The second essay emphasizes the importance of investigating bank branch net-work changes, including branch openings and closures, and their impacts on customers’ omni-channel banking behavior. I find that branch openings create customer awareness and lead to synergetic increases in transactions across channels, and branch closures result in a migration pattern from alternative channels to online banking due to the joint effects of negative perceptions and substitution. While this migration pattern is favorable for banks, it remains only a short-term effect and may be reversed when the last branch closes. Meanwhile, online users, as revealed in my segmentation analysis, are disloyal and tend to decrease transactions through the online channel after branch closures. This essay contributes to studies on multi-channel services in the IS and Management literature, and provides strategic implications on branch network restructuring in omni-channel financial services.

In the third essay, I draw on social contagion theory and a spatiotemporal perspective to explore the global penetration of bitcoin, and how security events have been influential in this process. This essay uses transaction data from Mt.Gox, one of the largest bitcoin exchange platforms in the world before its bankruptcy in 2014, and other publicly-available data sources for county-level information. The time and country of bitcoin transactions offer an ideal data structure for spatial panel econometric analysis. The results suggest that the global penetration of bitcoin is jointly influenced by the economy, technology and regulatory situation of a country. And news about the occurrence of security incidents related to the cryptocurrency has a negative impact in its cross-country diffusion. This study contributes to the literature on the diffusion of emerging financial technologies, as well as business practices at the early stage of the development of a digital currency.

About the Speaker

GENG Dan is the fifth year PhD student in Singapore Management University, advised by Prof Robert Kauffman. She received her Bachelor's degree from Southwestern University of Finance and Economics, and visited Carnegie Mellon University as an exchange student in 2014.

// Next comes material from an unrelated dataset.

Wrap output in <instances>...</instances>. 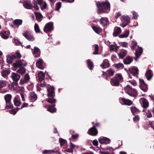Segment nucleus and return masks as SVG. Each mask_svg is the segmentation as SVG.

Her research interest lies in Financial Information Systems and Technology. She works on areas including omni-channel retail banking operations, credit card-based partnerships, and global penetration of cryptocurrencies. She is particularly interested in business problems characterised by extensive use of IT, and seek to produce useful insights on customer behaviour and valuable managerial implications for financial institutions that pursue competitive advantage and a leading brand image for technological innovation in the financial services industry.